━━━ Record extracts ━━━

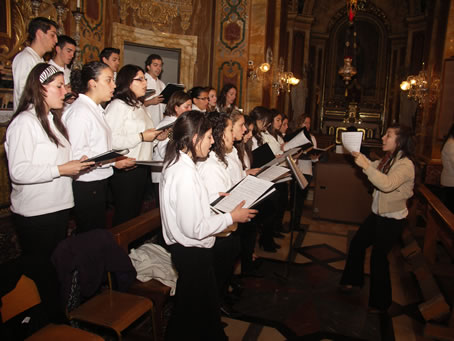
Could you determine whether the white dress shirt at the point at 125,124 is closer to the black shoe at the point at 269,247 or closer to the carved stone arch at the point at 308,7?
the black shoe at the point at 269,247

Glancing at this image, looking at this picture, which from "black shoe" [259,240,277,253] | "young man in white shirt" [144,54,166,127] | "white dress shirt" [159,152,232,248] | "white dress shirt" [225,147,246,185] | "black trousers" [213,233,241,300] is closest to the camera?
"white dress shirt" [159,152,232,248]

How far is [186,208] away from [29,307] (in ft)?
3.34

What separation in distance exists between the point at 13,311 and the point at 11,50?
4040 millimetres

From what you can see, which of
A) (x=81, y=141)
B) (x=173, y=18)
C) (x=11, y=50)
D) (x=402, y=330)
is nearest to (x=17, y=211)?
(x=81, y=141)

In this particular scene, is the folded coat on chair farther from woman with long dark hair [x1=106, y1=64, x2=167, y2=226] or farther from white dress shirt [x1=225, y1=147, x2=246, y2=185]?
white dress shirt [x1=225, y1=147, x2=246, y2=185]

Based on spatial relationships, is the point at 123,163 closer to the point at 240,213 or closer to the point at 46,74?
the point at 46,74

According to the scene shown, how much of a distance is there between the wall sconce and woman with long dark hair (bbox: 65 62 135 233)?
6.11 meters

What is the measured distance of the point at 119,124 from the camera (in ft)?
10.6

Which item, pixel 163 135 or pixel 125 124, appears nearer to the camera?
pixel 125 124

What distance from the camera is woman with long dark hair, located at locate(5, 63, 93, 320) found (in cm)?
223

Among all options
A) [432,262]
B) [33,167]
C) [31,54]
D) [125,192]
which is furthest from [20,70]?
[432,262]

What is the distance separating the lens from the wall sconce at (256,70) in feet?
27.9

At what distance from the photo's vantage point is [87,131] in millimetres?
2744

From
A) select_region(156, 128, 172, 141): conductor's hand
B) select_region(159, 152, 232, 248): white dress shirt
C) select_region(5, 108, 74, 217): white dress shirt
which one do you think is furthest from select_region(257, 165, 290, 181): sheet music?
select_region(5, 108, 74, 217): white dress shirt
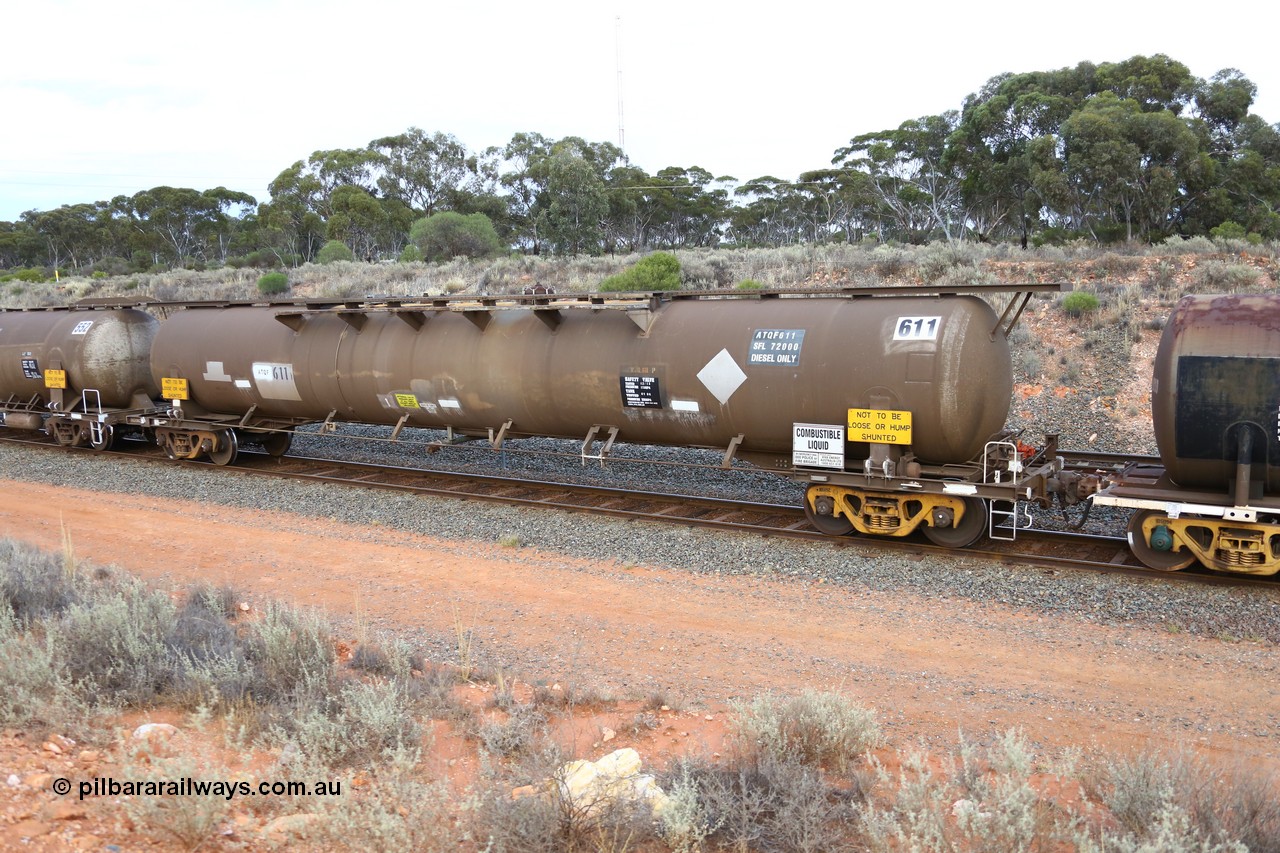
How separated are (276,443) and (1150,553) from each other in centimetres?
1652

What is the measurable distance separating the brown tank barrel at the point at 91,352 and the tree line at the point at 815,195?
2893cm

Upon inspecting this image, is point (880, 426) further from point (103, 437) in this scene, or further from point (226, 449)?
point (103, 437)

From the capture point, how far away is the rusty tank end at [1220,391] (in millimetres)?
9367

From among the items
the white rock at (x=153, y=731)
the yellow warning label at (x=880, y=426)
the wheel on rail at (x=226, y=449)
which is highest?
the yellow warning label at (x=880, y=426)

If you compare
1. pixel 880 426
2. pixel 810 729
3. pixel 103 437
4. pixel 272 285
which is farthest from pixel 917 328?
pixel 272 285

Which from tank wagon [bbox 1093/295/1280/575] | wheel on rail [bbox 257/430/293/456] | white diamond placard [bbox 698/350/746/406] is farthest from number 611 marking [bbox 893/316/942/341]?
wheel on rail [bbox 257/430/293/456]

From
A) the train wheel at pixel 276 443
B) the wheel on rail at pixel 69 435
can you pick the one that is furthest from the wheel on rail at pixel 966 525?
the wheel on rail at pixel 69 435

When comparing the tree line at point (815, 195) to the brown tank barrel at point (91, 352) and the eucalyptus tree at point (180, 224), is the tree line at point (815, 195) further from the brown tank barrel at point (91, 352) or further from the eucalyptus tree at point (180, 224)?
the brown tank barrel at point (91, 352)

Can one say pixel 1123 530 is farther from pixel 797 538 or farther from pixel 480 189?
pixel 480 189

━━━

**Written request:** Quote the entries above word for word. Leave the images out.

**Written reply:**
Could you determine whether the white dress shirt at the point at 125,124 is closer to the black shoe at the point at 269,247 or closer to the carved stone arch at the point at 308,7?
the black shoe at the point at 269,247

Glancing at this image, looking at this picture, which from "black shoe" [259,240,277,253] | "young man in white shirt" [144,54,166,127] | "white dress shirt" [159,152,232,248] | "white dress shirt" [225,147,246,185] | "black trousers" [213,233,241,300] is closest to the camera?
"white dress shirt" [159,152,232,248]

How far is [186,208] away from [29,307] (in ft)?
3.34

What separation in distance exists between the point at 13,311 and the point at 11,50?
4040 millimetres

From what you can see, which of
A) (x=81, y=141)
B) (x=173, y=18)
C) (x=11, y=50)
D) (x=402, y=330)
is nearest to (x=17, y=211)?
(x=81, y=141)

In this particular scene, is the folded coat on chair farther from woman with long dark hair [x1=106, y1=64, x2=167, y2=226] or farther from white dress shirt [x1=225, y1=147, x2=246, y2=185]?
white dress shirt [x1=225, y1=147, x2=246, y2=185]

Based on spatial relationships, is the point at 123,163 closer to the point at 240,213 or closer to the point at 46,74?
the point at 46,74

According to the scene shown, how much of a distance is there between the wall sconce and woman with long dark hair (bbox: 65 62 135 233)?
6.11 meters

What is the measured distance of the point at 119,124 from the camera (in ft)?
10.6

Which item, pixel 163 135 or pixel 125 124, appears nearer to the camera?
pixel 125 124

What distance from the camera is woman with long dark hair, located at locate(5, 63, 93, 320) found (in cm)?
223

Among all options
A) [432,262]
B) [33,167]
C) [31,54]
D) [125,192]
which is furthest from [20,70]?
[432,262]

What is the distance separating the lens from the wall sconce at (256,70) in feet?
27.9

At what distance from the photo's vantage point is [87,131] in millimetres?
2744

From
A) select_region(156, 128, 172, 141): conductor's hand
B) select_region(159, 152, 232, 248): white dress shirt
C) select_region(5, 108, 74, 217): white dress shirt
which one do you think is furthest from select_region(257, 165, 290, 181): sheet music?
select_region(5, 108, 74, 217): white dress shirt
How separated are (276,443) and (1150,553) from each other in centimetres?
1652

What is the measurable distance separating the brown tank barrel at the point at 91,352 and the tree line at the point at 815,195?
2893cm

Upon inspecting this image, is point (880, 426) further from point (103, 437) in this scene, or further from point (226, 449)?
point (103, 437)

From the capture point, how far away is the rusty tank end at [1220,391] (in millimetres)?
9367

From among the items
the white rock at (x=153, y=731)
the yellow warning label at (x=880, y=426)
the wheel on rail at (x=226, y=449)
which is highest?
the yellow warning label at (x=880, y=426)

If you compare
1. pixel 880 426
2. pixel 810 729
3. pixel 103 437
4. pixel 272 285
which is farthest from pixel 917 328?
pixel 272 285

Which from tank wagon [bbox 1093/295/1280/575] | wheel on rail [bbox 257/430/293/456] | white diamond placard [bbox 698/350/746/406] is farthest from number 611 marking [bbox 893/316/942/341]?
wheel on rail [bbox 257/430/293/456]

From
A) the train wheel at pixel 276 443
B) the wheel on rail at pixel 69 435
can you pick the one that is furthest from the wheel on rail at pixel 966 525?
the wheel on rail at pixel 69 435

When comparing the tree line at point (815, 195) to the brown tank barrel at point (91, 352) and the eucalyptus tree at point (180, 224), is the tree line at point (815, 195) further from the brown tank barrel at point (91, 352) or further from the eucalyptus tree at point (180, 224)?
the brown tank barrel at point (91, 352)

Can one say pixel 1123 530 is farther from pixel 797 538 or farther from pixel 480 189?
pixel 480 189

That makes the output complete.